Keywords

Introduction

Economic growth and current development in the field of hospitality and tourism industry have impacted culinary as one of the industry’s important niche area. There are increased demands for high-skilled and competent culinary professionals working in the restaurant, catering, and hotels’ sector. However, the high turnover rate of culinary professionals in the industry was one of the most confounding employment issues for the culinary profession. Additionally, recent studies have shown that the culinary graduates and young chefs are lack of knowledge, skills and abilities in performing their job. Thus, this study concerns on measuring the mastery level of competencies required for successful career in culinary profession. It is beneficial to have a comprehensive competency measurement instrument developed specifically for the profession can be used to provide data on competencies of current employees that we have in the industry. The establishment of a genuinely valid competency-based assessment approach can yield great benefit, not only to the professions, but to the whole community (Greenstein 2012; Gonczi et al. 1993).

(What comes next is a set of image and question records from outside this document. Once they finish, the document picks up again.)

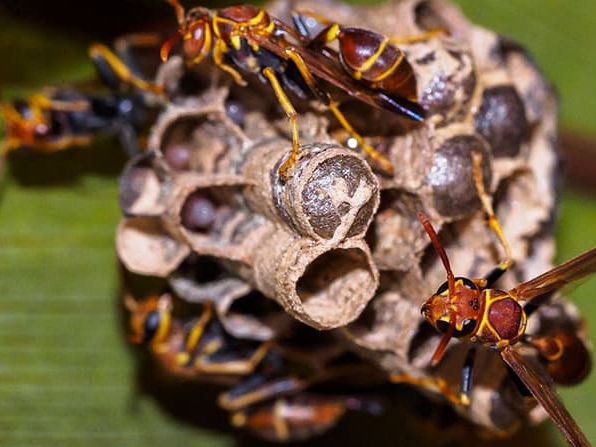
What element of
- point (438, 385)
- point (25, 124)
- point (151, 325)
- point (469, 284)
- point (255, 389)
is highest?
point (469, 284)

Assessment should be precise, technically sound, producing accurate information for decision making in all circumstances (Dubois and Rothwell 2000; Stetz and Chmielewski 2015). The utilization of survey technique is communal among social science researchers as most of the data collection emphasizes on self-reported data. Nevertheless, the credibility of the instrument as a reliable and valid measurement tool is somehow flouted. It is important to consider the fact that identifying reliability and validity of an instrument is crucial for maintaining the accuracy of the instrument. In order to improve the survey instrumentation, Rasch measurement model was utilized to employ a data-driven model which is designed to measure culinary professionals’ self-assessment on their competencies. The Rasch measurement model was opted for this study because of its sophisticated approach to evaluate patterns of items responses and scale, and item performance (Linacre 2002; Bond and Fox 2007, 2015). Analysis using Rasch measurement model is a more sophisticated approach to evaluate patterns of items responses and scale, and item performance (Chen et al. 2014).

Methodology

The instrument testing was conducted among culinary professionals in 20 commercial kitchens of the 4-star and 5-star hotels in Peninsular Malaysia. The SC-SAT instrument was tested on 111 culinary professionals using a survey which had been conducted for three months.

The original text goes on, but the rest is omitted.